### What is expected
Change "pink lotus petal" to "pink water lily petal" in the part of the records that runs from the start through the line containing "Result: 0.79 m", and leave everything else as it is.

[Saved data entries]
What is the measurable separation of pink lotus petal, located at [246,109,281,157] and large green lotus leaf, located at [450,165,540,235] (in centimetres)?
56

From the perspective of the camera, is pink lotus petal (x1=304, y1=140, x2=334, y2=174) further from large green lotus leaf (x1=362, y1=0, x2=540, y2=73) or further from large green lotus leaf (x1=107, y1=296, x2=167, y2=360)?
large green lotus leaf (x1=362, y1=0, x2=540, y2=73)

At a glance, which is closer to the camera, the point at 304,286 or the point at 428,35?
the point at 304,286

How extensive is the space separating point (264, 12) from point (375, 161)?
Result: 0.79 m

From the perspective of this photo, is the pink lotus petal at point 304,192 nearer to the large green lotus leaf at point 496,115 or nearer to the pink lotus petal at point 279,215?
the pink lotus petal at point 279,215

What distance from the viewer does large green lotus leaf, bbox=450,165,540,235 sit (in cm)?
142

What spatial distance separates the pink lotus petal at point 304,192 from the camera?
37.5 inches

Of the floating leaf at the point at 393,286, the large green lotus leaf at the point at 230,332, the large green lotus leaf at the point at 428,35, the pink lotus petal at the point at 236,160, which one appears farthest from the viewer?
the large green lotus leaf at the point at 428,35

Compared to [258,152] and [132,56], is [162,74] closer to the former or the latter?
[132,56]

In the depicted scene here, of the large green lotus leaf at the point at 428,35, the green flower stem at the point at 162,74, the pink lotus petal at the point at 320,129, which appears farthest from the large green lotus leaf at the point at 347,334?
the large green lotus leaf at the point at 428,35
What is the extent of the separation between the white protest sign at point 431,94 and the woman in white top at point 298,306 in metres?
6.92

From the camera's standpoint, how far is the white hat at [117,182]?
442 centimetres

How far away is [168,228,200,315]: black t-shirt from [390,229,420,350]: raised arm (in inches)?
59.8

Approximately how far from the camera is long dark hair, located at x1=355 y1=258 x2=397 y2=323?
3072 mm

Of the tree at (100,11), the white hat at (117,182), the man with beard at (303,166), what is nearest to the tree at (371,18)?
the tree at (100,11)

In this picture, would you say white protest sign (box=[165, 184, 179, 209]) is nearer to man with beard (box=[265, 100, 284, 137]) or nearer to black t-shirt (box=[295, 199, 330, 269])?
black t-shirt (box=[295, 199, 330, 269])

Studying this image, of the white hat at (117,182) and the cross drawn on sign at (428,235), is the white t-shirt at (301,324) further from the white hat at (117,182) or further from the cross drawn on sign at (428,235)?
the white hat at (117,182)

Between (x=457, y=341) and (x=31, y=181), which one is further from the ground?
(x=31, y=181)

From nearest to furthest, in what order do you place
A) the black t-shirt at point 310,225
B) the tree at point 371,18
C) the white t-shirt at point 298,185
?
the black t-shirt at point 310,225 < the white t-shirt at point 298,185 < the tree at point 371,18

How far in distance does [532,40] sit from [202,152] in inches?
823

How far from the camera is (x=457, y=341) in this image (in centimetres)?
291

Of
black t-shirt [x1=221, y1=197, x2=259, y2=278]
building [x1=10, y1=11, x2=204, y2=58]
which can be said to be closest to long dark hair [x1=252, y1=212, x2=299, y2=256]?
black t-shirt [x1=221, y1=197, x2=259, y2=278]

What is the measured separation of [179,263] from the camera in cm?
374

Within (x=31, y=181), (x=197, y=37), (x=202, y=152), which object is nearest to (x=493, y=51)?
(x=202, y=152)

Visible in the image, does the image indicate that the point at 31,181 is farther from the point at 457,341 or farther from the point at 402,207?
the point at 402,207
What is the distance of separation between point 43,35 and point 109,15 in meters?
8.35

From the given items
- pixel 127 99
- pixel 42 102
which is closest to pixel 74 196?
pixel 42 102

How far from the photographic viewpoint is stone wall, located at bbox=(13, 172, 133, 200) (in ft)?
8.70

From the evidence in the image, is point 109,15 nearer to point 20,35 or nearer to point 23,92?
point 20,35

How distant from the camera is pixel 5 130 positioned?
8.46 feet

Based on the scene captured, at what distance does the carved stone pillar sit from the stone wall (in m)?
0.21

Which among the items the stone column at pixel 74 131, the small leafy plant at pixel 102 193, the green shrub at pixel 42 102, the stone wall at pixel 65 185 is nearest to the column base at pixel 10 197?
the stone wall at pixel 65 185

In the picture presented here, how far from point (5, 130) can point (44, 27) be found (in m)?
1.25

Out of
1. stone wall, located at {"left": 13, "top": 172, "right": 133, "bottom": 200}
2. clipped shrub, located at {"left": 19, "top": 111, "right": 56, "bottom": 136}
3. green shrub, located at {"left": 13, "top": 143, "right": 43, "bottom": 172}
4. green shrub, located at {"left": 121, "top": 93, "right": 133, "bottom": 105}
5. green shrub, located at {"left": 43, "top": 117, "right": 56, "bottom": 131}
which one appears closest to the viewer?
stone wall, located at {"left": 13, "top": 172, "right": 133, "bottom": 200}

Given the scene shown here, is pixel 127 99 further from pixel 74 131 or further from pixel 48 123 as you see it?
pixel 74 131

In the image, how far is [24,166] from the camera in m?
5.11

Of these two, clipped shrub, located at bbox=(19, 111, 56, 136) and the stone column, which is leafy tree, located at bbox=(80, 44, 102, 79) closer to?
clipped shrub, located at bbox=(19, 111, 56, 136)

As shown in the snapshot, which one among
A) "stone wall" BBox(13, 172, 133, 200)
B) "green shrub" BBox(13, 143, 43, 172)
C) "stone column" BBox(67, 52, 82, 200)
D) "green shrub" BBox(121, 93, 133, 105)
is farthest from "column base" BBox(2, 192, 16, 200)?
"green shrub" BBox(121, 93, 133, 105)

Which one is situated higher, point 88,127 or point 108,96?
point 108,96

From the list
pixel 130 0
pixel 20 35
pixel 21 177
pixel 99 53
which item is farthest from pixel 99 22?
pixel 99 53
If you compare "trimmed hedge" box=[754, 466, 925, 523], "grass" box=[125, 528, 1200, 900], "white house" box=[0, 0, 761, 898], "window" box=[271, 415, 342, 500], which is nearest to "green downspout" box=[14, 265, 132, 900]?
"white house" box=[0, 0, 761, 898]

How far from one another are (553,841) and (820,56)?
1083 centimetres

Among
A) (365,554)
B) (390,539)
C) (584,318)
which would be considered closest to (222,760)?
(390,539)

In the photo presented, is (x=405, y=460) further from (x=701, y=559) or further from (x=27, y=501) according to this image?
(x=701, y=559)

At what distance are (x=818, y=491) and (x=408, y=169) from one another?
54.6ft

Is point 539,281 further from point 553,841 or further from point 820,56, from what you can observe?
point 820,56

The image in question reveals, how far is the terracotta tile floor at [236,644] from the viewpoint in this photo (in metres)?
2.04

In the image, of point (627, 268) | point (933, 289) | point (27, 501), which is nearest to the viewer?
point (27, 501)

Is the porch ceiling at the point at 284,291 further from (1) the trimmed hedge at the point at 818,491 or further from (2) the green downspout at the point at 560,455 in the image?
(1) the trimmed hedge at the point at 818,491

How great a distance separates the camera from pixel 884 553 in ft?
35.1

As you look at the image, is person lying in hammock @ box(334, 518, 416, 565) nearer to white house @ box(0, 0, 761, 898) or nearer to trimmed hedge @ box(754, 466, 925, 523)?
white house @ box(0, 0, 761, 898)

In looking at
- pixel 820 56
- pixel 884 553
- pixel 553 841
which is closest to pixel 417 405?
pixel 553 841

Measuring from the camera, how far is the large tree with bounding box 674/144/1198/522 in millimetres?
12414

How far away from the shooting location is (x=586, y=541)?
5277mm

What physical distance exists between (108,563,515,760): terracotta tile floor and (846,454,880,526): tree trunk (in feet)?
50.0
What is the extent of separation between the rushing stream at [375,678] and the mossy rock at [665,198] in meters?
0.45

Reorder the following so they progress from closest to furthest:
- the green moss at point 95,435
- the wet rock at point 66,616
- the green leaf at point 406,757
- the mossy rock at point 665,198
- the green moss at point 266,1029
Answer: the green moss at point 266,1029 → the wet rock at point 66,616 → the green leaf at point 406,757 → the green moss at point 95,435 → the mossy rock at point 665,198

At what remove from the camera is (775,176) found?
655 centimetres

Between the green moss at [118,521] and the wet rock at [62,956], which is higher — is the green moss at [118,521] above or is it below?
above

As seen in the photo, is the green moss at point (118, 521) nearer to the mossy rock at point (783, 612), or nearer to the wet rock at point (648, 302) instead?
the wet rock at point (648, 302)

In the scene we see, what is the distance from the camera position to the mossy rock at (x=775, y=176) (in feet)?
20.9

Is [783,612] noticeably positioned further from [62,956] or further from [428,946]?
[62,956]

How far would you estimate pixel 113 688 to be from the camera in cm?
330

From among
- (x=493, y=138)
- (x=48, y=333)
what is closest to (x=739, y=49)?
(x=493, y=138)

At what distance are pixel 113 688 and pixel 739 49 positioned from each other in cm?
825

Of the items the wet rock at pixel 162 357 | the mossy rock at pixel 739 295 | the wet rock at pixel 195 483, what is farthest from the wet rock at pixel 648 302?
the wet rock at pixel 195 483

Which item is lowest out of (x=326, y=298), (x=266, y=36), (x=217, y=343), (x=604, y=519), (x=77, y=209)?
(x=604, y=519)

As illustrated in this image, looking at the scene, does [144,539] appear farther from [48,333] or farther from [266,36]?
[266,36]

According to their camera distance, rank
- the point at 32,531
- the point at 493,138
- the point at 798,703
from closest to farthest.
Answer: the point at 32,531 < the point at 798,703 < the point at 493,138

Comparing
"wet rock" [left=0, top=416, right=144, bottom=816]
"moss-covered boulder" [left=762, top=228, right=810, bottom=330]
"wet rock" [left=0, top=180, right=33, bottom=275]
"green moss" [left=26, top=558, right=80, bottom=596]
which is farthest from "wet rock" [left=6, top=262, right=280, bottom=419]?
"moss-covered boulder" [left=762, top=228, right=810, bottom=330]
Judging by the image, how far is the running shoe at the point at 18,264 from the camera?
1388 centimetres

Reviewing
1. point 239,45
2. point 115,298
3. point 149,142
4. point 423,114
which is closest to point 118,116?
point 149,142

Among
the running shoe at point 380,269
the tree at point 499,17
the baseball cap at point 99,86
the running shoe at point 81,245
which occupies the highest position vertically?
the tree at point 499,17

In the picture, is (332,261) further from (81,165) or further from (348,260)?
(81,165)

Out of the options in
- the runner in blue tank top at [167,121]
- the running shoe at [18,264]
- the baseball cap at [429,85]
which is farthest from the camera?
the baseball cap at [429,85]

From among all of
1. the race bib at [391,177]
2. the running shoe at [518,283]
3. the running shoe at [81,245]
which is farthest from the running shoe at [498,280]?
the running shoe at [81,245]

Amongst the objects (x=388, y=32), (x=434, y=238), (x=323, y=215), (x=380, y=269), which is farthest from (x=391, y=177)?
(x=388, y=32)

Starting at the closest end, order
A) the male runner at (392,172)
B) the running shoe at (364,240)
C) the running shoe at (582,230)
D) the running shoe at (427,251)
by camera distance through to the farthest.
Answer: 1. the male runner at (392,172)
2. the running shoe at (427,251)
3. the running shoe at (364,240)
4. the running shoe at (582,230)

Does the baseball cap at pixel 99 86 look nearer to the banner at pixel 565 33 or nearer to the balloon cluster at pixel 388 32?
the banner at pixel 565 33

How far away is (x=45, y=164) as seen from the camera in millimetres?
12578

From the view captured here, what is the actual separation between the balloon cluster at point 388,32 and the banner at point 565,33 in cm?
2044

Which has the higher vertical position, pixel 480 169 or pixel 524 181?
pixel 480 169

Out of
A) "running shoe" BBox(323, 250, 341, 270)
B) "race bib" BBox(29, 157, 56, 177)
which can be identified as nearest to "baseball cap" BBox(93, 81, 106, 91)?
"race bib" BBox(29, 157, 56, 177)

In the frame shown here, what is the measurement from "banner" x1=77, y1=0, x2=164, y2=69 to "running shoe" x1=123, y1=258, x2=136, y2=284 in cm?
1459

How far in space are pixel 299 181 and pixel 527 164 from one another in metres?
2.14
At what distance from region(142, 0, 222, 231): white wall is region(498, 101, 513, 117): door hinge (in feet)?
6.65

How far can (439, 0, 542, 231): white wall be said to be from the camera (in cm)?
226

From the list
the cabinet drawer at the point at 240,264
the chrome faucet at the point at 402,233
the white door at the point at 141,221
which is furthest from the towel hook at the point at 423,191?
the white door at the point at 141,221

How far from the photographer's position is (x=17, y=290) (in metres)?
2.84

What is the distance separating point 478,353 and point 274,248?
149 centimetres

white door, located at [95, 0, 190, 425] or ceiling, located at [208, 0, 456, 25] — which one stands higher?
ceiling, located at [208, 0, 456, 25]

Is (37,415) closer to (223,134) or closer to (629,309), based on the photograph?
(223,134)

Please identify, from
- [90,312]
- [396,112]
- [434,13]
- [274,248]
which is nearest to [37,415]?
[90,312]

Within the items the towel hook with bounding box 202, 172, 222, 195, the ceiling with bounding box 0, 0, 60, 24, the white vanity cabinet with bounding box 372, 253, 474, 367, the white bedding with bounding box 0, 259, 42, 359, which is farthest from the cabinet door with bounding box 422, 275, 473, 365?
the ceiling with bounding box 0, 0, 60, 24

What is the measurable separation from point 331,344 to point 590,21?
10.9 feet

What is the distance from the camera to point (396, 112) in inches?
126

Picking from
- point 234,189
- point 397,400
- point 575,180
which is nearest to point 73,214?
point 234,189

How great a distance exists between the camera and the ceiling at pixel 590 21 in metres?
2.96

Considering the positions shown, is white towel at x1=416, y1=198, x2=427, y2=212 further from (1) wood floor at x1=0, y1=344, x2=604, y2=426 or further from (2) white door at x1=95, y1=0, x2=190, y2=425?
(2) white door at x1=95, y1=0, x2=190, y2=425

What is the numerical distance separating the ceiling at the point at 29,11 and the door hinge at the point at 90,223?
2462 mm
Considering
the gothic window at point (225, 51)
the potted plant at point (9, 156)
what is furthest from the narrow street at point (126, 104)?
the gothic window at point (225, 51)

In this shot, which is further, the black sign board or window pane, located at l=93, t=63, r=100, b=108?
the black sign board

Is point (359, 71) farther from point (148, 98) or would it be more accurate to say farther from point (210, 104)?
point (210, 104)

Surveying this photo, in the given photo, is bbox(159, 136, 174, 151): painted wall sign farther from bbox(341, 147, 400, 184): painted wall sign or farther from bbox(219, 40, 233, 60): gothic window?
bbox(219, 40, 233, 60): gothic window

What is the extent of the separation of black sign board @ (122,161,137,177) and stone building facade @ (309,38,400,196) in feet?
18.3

### Result
What is the measurable separation of pink water lily petal, located at [246,109,281,157] and large green lotus leaf, located at [450,165,540,235] (in centimetres)?
56

From the perspective of the camera, is pink water lily petal (x1=304, y1=140, x2=334, y2=174) further from large green lotus leaf (x1=362, y1=0, x2=540, y2=73) or further from large green lotus leaf (x1=107, y1=296, x2=167, y2=360)?
large green lotus leaf (x1=362, y1=0, x2=540, y2=73)

At a glance, which is closer to the camera, the point at 304,286 or the point at 428,35?
the point at 304,286

How extensive is the space separating point (264, 12) from point (375, 161)?
Result: 0.79 m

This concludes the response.